Peter Searson is leading a Johns Hopkins University team that is unravelling how Alzheimer's and other diseases disrupt the blood-brain barrier, the complex interface that allows or blocks the passage of substances into the brain.
"The blood-brain barrier is a security system that enables the brain to function in a tightly controlled biochemical environment," says Searson, a core researcher in the Institute for NanoBioTechnology and a professor in the Department of Materials Science and Engineering. "By selectively transporting nutrients and other key molecules into the brain, the blood-brain barrier protects the brain, preventing entry of toxins, pathogens, and other molecules that could disrupt normal signaling. This specialized barrier is essential for overall brain health."
Video credit: Aubrey Morse / Johns Hopkins University
Primarily funded by the National Institutes of Health, Searson leads a team using stem cell technology to incorporate human cells into replicas of the small blood vessels in the brain. Like many research efforts across the country, Searson's work faces growing uncertainty around future funding as federal budgets tighten and priorities shift.
In response to a new NIH initiative emphasizing human models that was started in the spring of 2025, Searson's lab is developing tissue-engineered models to study the physiological and pathological responses to chemical, physical, and biological changes associated with neurodegenerative diseases, stroke, aging, and infectious diseases.
Since the blood-brain barrier is critical for normal brain function, its disruption can have a profound effect on brain health. The blood-brain barrier is subjected to stressors from a wide range of sources which can lead to brain pathologies. Examples of stressors include hypertension, poor blood flow, inflammation, and depression.
In mild cases of disruption, molecules from blood in circulation can leak into the brain. This could be reversible and may be localized to specific regions of the brain, but in more severe cases, both molecules and cells in blood can enter the brain, resulting in microbleeds and hemorrhage.
Disruption of the blood-brain barrier is increasingly recognized as a major contributor to a wide range of seemingly unrelated diseases and conditions, including Alzheimer's disease, obesity, chronic pain, traumatic brain injury, and multiple sclerosis. Because it regulates a variety of processes, there are many mechanisms of disruption that can affect the brain in different ways. Furthermore, its ability to repair itself is dependent on the mechanism and magnitude of dysfunction.

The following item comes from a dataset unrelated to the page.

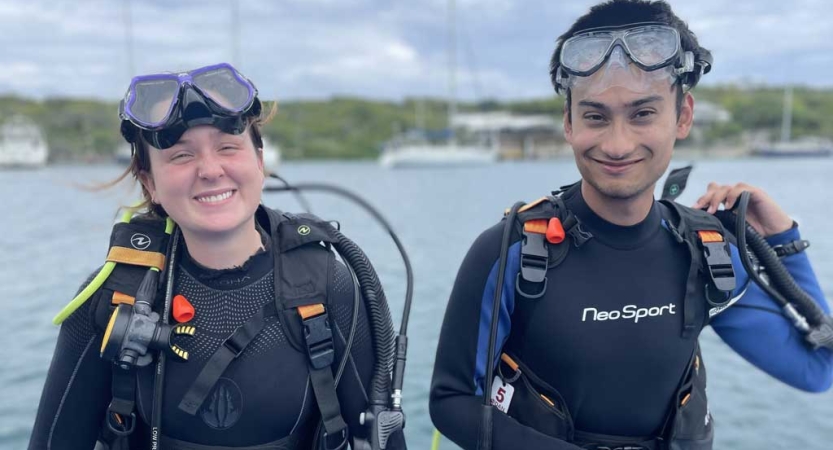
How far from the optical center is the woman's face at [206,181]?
1.64 metres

"In many diseases of the brain, there are multiple risk factors that can drive different mechanisms of dysfunction. That's one of the things we're trying to untangle: How does a specific risk factor affect the blood-brain barrier?" Searson says.
To figure out how it becomes disrupted and fix it, Searson's lab is using its models to study blood-brain barrier injury and healing and how this is relevant to human disease. They can also genetically engineer the cells to harbor mutations associated with brain diseases, allowing them to study treatments.

Image credit: Will Kirk / Johns Hopkins University
"By observing these microvessels on a microscopic level, we can see how they can mimic responses in the human brain. By replicating the effects of stressors such as inflammation or vessel narrowing, we are deconvoluting how stress causes blood-brain barrier disruption," Searson says.
Normal aging also results in low levels of blood-brain barrier disruption. Searson and his lab are studying how age-related changes in the concentration of blood proteins affect the blood-brain barrier. This work could lead to targeted therapies to slow vascular aging and prevent age-related neurodegenerative diseases.
"Because the blood-brain barrier is so effective, apart from a few very small molecules, it's almost impossible to get drugs into the brain," Searson says. "A major challenge in treating diseases of the brain is getting drugs across the blood-brain barrier."
Searson participated in the Adult Brain Tumor Consortium's Workshop to help identify better strategies to assess the ability of candidate drugs to cross the blood-brain barrier. The models developed in the Searson Lab were used by the consortium to test strategies for delivering drugs or genes to the brain via the blood-brain barrier.